Problem statement
Print the part of the article on growing a business through relationships between "24 Experts Share" and "CEO of Bullhorn.", inclusive, word for word.

Document extract

....................

24 Experts Share How to Grow Your Business Through Relationships

art engage

We’re living in an age where relationships are the new currency. Building your business on a relationship-based strategy is foundational to success, and a strategy that’s proven to be the greatest accelerant for growth is the Incredible Experience Cycle, a term coined by Art Papas, CEO of Bullhorn.

The incredible experience cycle works like this:

  1. Engage Talent: Set a customer-centric culture and engage employees in your mission.
  2. Engage Customers: Live the mission and create an incredible experience for your customers.
  3. Accelerate Growth: Happy customers become raving fans who grow your business by telling their friends.
  4. Build Leadership: As your business grows, you have to hire more people and create management jobs for top performers who build better products and drive growth, and this momentum starts the cycle all over again.

We listened to leading business experts share innovative strategies for every step of the incredible experience cycle at Engage 2016. The speakers were leaders from a wide variety of industries and taught people-first tactics to accelerate your business growth.

....................

Data records
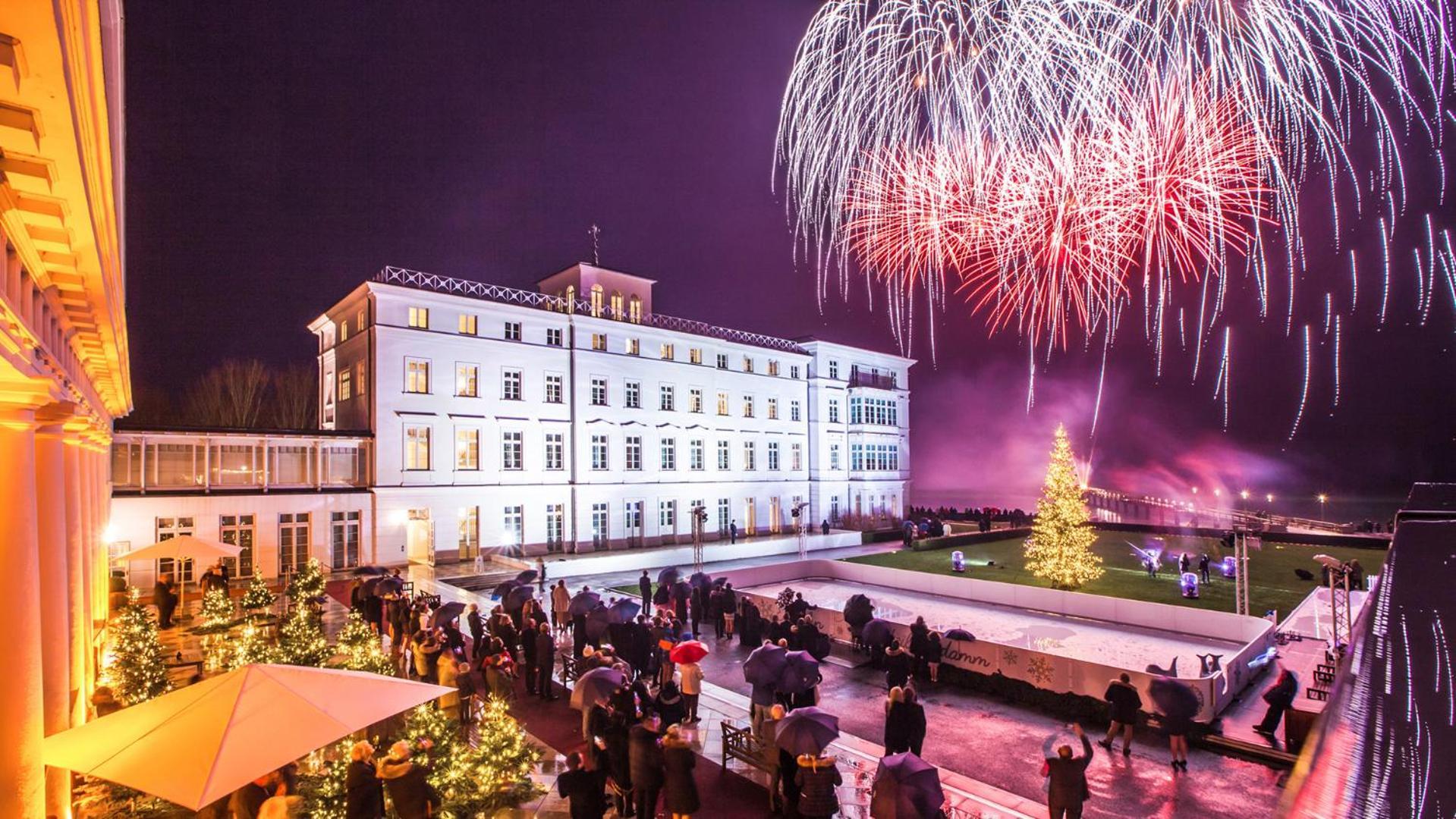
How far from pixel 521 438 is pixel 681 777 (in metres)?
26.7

....................

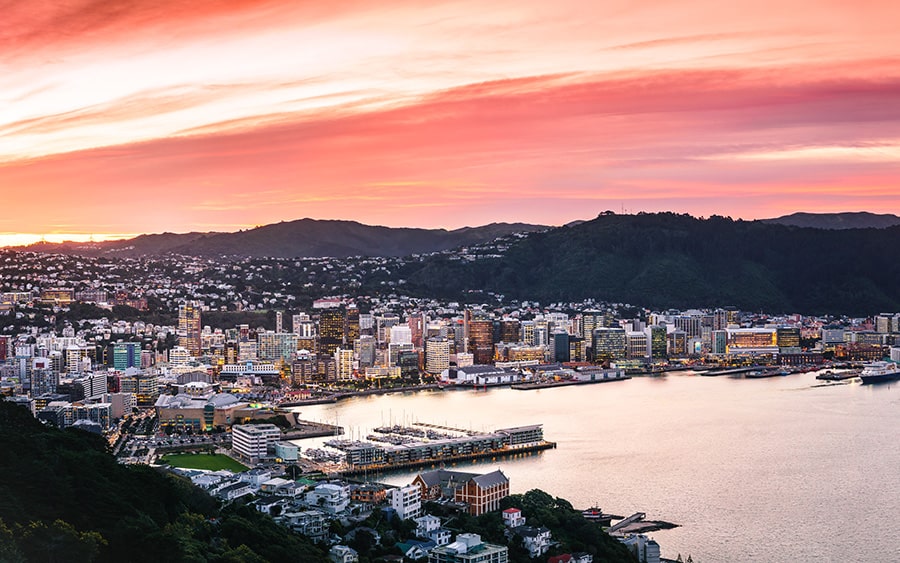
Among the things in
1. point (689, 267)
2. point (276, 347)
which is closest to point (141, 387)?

....................

Answer for this exercise
24 Experts Share How to Grow Your Business Through Relationships

art engage

We’re living in an age where relationships are the new currency. Building your business on a relationship-based strategy is foundational to success, and a strategy that’s proven to be the greatest accelerant for growth is the Incredible Experience Cycle, a term coined by Art Papas, CEO of Bullhorn.